* **SOURCE EXCERPT**
────────────────────────────────────────
If that is true it is totally unacceptable.

I'm not home right now to check.

Can anyone verify that the screen saver is NOT working with the new 0x10AB software DL on their R15-300?


----------



## Earl Bonovich (Nov 15, 2005)

Upstream said:


> I'm not thrilled about software improvements introducing new bugs. I hope that these problems were reported by CE testers and fixed before this release. Otherwise what is the point of the CE process?


None of those issues, that were listed there... where "introduced" in the latest CE... going back over the history of posts, you will see that all of them were noted in previous versions.

So at a minimum... the latest versions, didn't completely eliminate them.


----------



## Earl Bonovich (Nov 15, 2005)

subeluvr said:


> If that is true it is totally unacceptable.
> 
> I'm not home right now to check.
> 
> Can anyone verify that the screen saver is NOT working with the new 0x10AB software DL on their R15-300?


The Screen Saver is definently still there....
Not sure why it is not appearing for him, but the screen saver is most definently still there.


----------



## subeluvr (Jan 14, 2007)

Earl Bonovich said:


> The Screen Saver is definently still there....
> Not sure why it is not appearing for him, but the screen saver is most definently still there.


Good news... screen saver is working on both my R15-300s

Strange news... software rev shows 0x10A*C* not 0x10A*B*

Wadda ya think Earl?


----------



## Earl Bonovich (Nov 15, 2005)

subeluvr said:


> Good news... screen saver is working on both my R15-300s
> 
> Strange news... software rev shows 0x10A*C* not 0x10A*B*
> 
> Wadda ya think Earl?


I think it is the software update, that I was expecting... but couldn't post about it till one of you all go it.


----------



## ThomasM (Jul 20, 2007)

subeluvr said:


> Good news... screen saver is working on both my R15-300s
> 
> Strange news... software rev shows 0x10A*C* not 0x10A*B*
> 
> Wadda ya think Earl?


Probably why your screensaver works. On my TWO R15-300's with 0x10AB, the screensaver does NOT work. I hope DirecTV doesn't release software to all customers as a national release with the same VERSION NUMBER as CE releases but with DIFFERENCES and/or updates.

That would defeat the whole concept of software version numbers and be VERY confusing...


----------



## subeluvr (Jan 14, 2007)
────────────────────────────────────────
* **STATED PROBLEM 1**
In the forum thread about the R15-300 screen saver, which software revision did subeluvr find on both receivers?
* **STATED PROBLEM 2**
Name every forum user in the R15-300 screen saver thread, whether they post or are quoted by someone else.
* **STATED PROBLEM 3**
Write the next part of the forum thread about the R15-300 screen saver, starting after its final line.

* **DATA**
────────────────────────────────────────
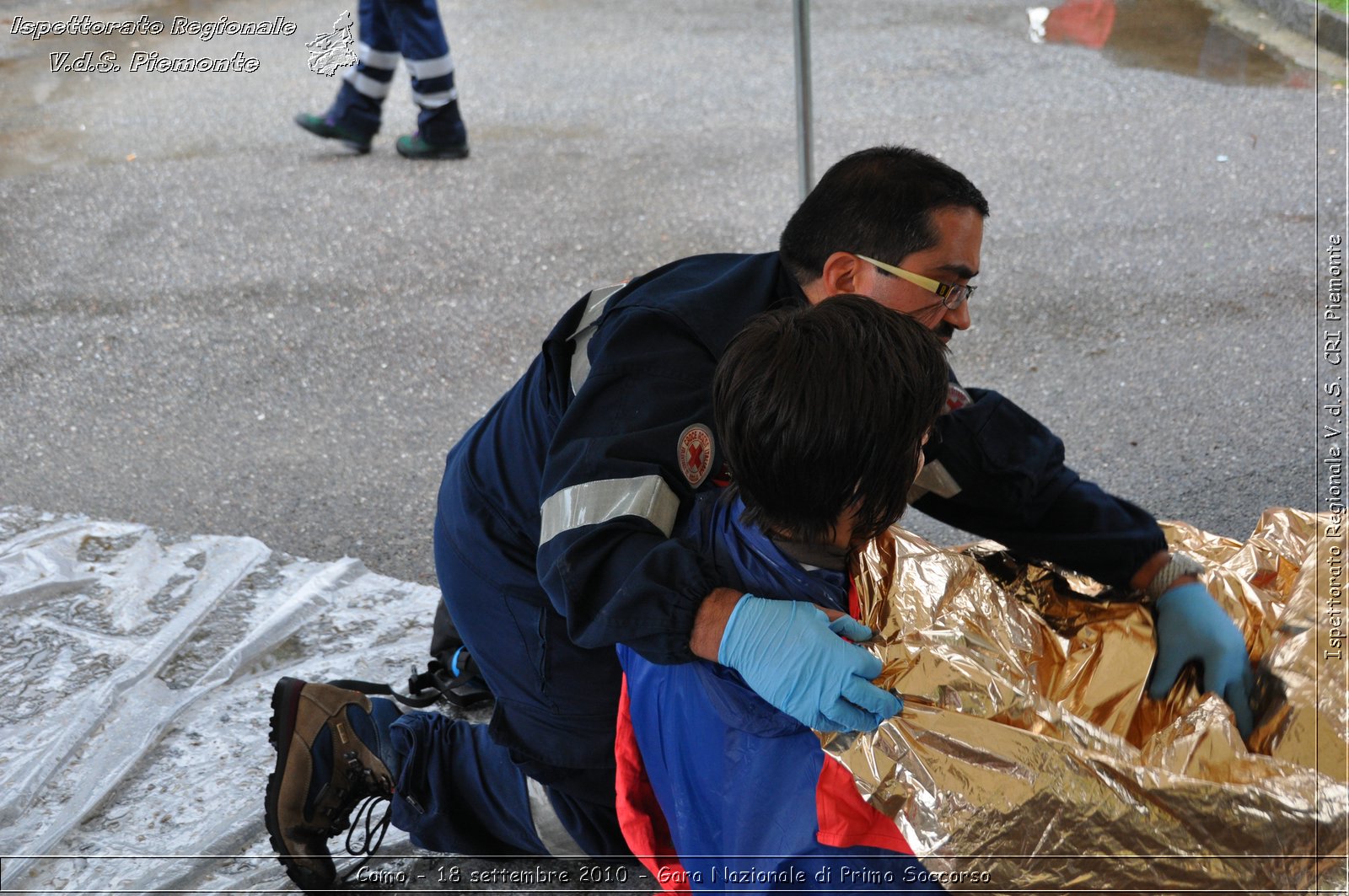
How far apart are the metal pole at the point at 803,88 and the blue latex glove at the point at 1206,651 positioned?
────────────────────────────────────────
* **EXERCISE RESPONSE 1**
0x10AC

* **EXERCISE RESPONSE 2**
subeluvr, Earl Bonovich, Upstream, ThomasM

* **EXERCISE RESPONSE 3**
ThomasM said:


> Probably why your screensaver works. On my TWO R15-300's with 0x10AB, the screensaver does NOT work. I hope DirecTV doesn't release software to all customers as a national release with the same VERSION NUMBER as CE releases but with DIFFERENCES and/or updates.
> 
> That would defeat the whole concept of software version numbers and be VERY confusing...


Thomas,

Sit tight and wait a day or two to see if they spool you the A*C* version.


----------



## ThomasM (Jul 20, 2007)

subeluvr said:


> Thomas,
> 
> Sit tight and wait a day or two to see if they spool you the A*C* version.


Hey, I have a tube-type SD TV!! I LIKE not having a screen saver.


----------



## subeluvr (Jan 14, 2007)

ThomasM said:


> Hey, I have a tube-type SD TV!! I LIKE not having a screen saver.


Tube or flatachini the screen saver just makes sense.


----------



## Supramom2000 (Jun 21, 2007)

subeluvr said:


> Thomas,
> 
> Sit tight and wait a day or two to see if they spool you the A*C* version.


Subeluvr, where are you located in the US? Just curious when to start looking for the new version.


----------



## subeluvr (Jan 14, 2007)

Supramom2000 said:


> Subeluvr, where are you located in the US? Just curious when to start looking for the new version.


Southwest USA...


----------



## Drew2k (Aug 16, 2006)

Has anyone with a -500 in the Northeast (NY / Long Island) received the upgrade yet? My mother told me her R15 suddenly went crazy one morning with front lights blinking and spinning, and her description to me sounded like the reboot process. She gets up very early but doesn't watch TV at that time, so she wouldn't have seen whether it was downloading or anything. Anyway, I walked her through checking the system software version and it's still on an old version. I know one weekend I went over there during a CE release and tried to download it, but it failed, so I'm not sure if she has a defective box that won't receive upgrades or if what she saw was just a reboot for some other reason ...

(Her R15 has a lot of problems: It changes channels on it's own. It frequently pops up a notice that the remote is not in DIRECTV mode. It occasionally doesn't respond at all to remote or front panel presses. We put in new batteries. The remote is not in RF mode. I even did a full format to "start fresh", but it still does it. I was hoping the new software would help resolve these issues, but if she can't get it - I'll be calling in on her protection plan to get the R15 replaced.)


----------



## carl6 (Nov 16, 2005)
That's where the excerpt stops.